━━ Exercise input

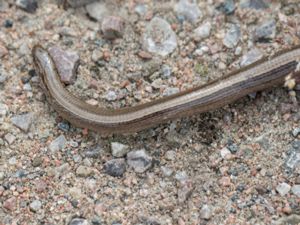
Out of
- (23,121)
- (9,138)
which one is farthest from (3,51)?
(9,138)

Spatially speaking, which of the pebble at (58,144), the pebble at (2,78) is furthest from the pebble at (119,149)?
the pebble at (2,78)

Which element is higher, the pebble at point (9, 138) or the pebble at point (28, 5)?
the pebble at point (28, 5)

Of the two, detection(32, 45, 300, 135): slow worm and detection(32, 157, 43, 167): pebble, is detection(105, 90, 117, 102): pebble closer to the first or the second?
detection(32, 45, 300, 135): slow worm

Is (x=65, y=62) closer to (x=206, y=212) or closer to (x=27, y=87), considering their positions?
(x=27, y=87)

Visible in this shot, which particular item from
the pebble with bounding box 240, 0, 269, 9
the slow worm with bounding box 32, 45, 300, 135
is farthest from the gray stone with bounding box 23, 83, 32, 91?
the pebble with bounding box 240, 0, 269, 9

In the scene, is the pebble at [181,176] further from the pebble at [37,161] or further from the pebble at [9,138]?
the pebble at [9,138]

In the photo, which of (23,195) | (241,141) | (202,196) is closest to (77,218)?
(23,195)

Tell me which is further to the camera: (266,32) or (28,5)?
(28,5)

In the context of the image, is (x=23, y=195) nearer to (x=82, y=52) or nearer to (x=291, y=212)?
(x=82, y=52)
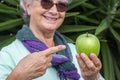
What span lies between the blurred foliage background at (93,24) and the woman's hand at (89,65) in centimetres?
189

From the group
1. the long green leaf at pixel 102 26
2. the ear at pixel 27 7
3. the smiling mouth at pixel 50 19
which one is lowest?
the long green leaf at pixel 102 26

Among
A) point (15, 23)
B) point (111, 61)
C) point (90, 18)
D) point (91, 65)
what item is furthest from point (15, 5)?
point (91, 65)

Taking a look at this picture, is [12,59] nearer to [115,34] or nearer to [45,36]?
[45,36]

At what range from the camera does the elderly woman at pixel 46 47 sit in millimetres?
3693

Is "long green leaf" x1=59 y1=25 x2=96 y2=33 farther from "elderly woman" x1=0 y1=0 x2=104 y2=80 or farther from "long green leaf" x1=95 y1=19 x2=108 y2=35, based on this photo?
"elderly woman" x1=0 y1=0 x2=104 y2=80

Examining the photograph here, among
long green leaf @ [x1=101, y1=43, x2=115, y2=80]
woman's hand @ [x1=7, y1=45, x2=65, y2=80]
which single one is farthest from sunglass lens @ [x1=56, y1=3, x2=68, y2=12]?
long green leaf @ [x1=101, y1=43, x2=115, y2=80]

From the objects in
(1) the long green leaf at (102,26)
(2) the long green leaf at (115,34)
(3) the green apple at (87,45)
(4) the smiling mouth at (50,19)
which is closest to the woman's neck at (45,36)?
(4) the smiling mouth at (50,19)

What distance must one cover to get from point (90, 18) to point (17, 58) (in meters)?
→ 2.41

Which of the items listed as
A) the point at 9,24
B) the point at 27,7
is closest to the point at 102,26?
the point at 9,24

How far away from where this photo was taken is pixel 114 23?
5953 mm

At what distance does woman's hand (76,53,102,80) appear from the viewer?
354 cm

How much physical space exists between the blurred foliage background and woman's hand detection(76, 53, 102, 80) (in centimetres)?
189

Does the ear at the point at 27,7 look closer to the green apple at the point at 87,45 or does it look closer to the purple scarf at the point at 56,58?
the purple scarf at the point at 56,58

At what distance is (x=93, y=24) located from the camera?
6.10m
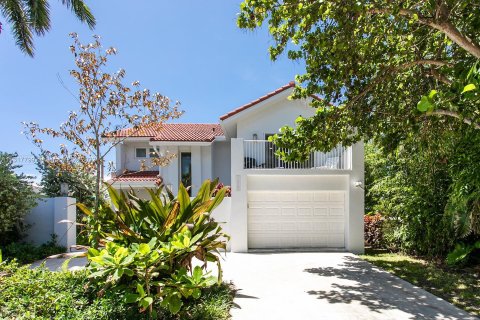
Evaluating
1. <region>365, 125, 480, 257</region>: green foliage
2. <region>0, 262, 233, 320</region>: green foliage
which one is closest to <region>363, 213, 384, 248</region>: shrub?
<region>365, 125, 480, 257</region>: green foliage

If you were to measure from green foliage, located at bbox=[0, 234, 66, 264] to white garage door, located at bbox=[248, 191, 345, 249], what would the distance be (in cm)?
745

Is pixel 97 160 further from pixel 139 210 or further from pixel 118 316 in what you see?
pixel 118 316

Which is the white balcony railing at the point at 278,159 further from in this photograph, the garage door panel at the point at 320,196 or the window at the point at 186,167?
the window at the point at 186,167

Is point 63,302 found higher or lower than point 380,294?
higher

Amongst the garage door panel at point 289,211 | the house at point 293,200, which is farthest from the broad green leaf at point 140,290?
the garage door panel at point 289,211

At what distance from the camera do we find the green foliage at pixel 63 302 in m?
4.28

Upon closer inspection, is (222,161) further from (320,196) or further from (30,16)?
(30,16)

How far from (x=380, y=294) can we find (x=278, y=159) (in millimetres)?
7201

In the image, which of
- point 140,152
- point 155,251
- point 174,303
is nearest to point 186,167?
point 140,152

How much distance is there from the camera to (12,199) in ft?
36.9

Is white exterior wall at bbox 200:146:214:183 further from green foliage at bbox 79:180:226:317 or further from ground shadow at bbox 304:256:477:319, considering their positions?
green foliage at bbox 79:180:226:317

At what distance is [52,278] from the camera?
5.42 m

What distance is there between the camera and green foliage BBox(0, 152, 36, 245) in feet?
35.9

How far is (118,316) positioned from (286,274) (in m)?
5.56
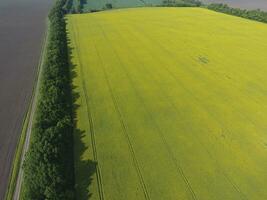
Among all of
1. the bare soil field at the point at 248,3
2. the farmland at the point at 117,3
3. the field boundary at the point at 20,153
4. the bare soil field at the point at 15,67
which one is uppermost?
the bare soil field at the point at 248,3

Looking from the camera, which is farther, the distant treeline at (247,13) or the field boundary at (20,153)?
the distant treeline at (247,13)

━━━━

Write out the material above once more, exactly as it reads, with no pictures.

Out of
- (23,121)
- (9,138)
which one is farthest from (3,51)?
(9,138)

Spatially speaking, which of the pebble at (58,144), the pebble at (2,78) is furthest from the pebble at (119,149)?
the pebble at (2,78)

Which element is higher, the pebble at point (9, 138) or the pebble at point (28, 5)?
the pebble at point (28, 5)

Of the two, detection(32, 45, 300, 135): slow worm and detection(32, 157, 43, 167): pebble, is detection(105, 90, 117, 102): pebble closer to the first or the second?
detection(32, 45, 300, 135): slow worm

Is (x=65, y=62) closer to (x=206, y=212) or closer to (x=27, y=87), considering their positions?
(x=27, y=87)

Visible in this shot, which particular item from
the pebble with bounding box 240, 0, 269, 9
the slow worm with bounding box 32, 45, 300, 135
is farthest from the gray stone with bounding box 23, 83, 32, 91?
the pebble with bounding box 240, 0, 269, 9

In the scene, is the pebble at [181,176] further from the pebble at [37,161] or further from the pebble at [9,138]?
the pebble at [9,138]

In the photo, which of (23,195) | (241,141) | (202,196) is closest to (77,218)?
(23,195)

Tell me which is further to the camera: (266,32) or (28,5)?
(28,5)

In the context of the image, is (x=23, y=195) nearer to (x=82, y=52) or nearer to (x=291, y=212)?
(x=82, y=52)
What span lies between the blurred foliage background at (93,24) and the woman's hand at (89,65) in centimetres?
189

From the group
1. the long green leaf at pixel 102 26
2. the ear at pixel 27 7
3. the smiling mouth at pixel 50 19
which one is lowest?
the long green leaf at pixel 102 26

Among
A) point (15, 23)
B) point (111, 61)
C) point (90, 18)
D) point (91, 65)
what item is furthest from point (15, 5)?
point (91, 65)

Taking a look at this picture, is [12,59] nearer to [115,34] or nearer to [45,36]?
[45,36]

At what range from the camera does the elderly woman at pixel 46 47 sit in millimetres?
3693

Is "long green leaf" x1=59 y1=25 x2=96 y2=33 farther from "elderly woman" x1=0 y1=0 x2=104 y2=80 or farther from "long green leaf" x1=95 y1=19 x2=108 y2=35, based on this photo?
"elderly woman" x1=0 y1=0 x2=104 y2=80

Examining the photograph here, among
long green leaf @ [x1=101, y1=43, x2=115, y2=80]
woman's hand @ [x1=7, y1=45, x2=65, y2=80]
which single one is farthest from sunglass lens @ [x1=56, y1=3, x2=68, y2=12]?
long green leaf @ [x1=101, y1=43, x2=115, y2=80]

From the objects in
(1) the long green leaf at (102,26)
(2) the long green leaf at (115,34)
(3) the green apple at (87,45)
(4) the smiling mouth at (50,19)
which is closest to the woman's neck at (45,36)?
(4) the smiling mouth at (50,19)

What distance must one cover to get from point (90, 18) to point (17, 58) (in meters)?
→ 2.41

Which of the items listed as
A) the point at 9,24
B) the point at 27,7
is closest to the point at 102,26?
the point at 9,24

How far away from where this photo was taken is pixel 114 23?
5953 mm

At what distance does woman's hand (76,53,102,80) appear from the viewer?
354 cm

How much physical space exists between the blurred foliage background and woman's hand detection(76, 53, 102, 80) (in centimetres)?
189

Does the ear at the point at 27,7 look closer to the green apple at the point at 87,45 or does it look closer to the purple scarf at the point at 56,58?
the purple scarf at the point at 56,58

At what distance is (x=93, y=24) located from the camera?
6.10m
Evaluating
1. <region>365, 125, 480, 257</region>: green foliage
2. <region>0, 262, 233, 320</region>: green foliage
which one is closest to <region>363, 213, 384, 248</region>: shrub?
<region>365, 125, 480, 257</region>: green foliage

If you were to measure from green foliage, located at bbox=[0, 234, 66, 264] to white garage door, located at bbox=[248, 191, 345, 249], what would the distance be (in cm)?
745

Is pixel 97 160 further from pixel 139 210 or further from pixel 118 316 in what you see?
pixel 118 316

Which is the white balcony railing at the point at 278,159 further from in this photograph, the garage door panel at the point at 320,196 or the window at the point at 186,167?
the window at the point at 186,167

Is point 63,302 found higher or lower than point 380,294?
higher

Amongst the garage door panel at point 289,211 | the house at point 293,200, which is farthest from the broad green leaf at point 140,290?
the garage door panel at point 289,211

At what distance from the camera do we find the green foliage at pixel 63 302 in m?
4.28

Upon closer inspection, is (222,161) further from (320,196) or further from (30,16)?
(30,16)

How far from (x=380, y=294) can we find (x=278, y=159) (in millimetres)?
7201

In the image, which of
- point 140,152
- point 155,251
- point 174,303
is nearest to point 186,167?
point 140,152

How much distance is there from the camera to (12,199) in ft?
36.9

Is white exterior wall at bbox 200:146:214:183 further from green foliage at bbox 79:180:226:317 or further from ground shadow at bbox 304:256:477:319, considering their positions?
green foliage at bbox 79:180:226:317

At what distance is [52,278] from the camera?
5.42 m

What distance is there between the camera and green foliage BBox(0, 152, 36, 245) in feet?
35.9

How far is (118,316) positioned from (286,274) (in m)?
5.56
Among all of
1. the bare soil field at the point at 248,3
2. the farmland at the point at 117,3
3. the field boundary at the point at 20,153
4. the bare soil field at the point at 15,67
which one is uppermost?
the bare soil field at the point at 248,3

Looking from the camera, which is farther, the distant treeline at (247,13) or the field boundary at (20,153)?
the distant treeline at (247,13)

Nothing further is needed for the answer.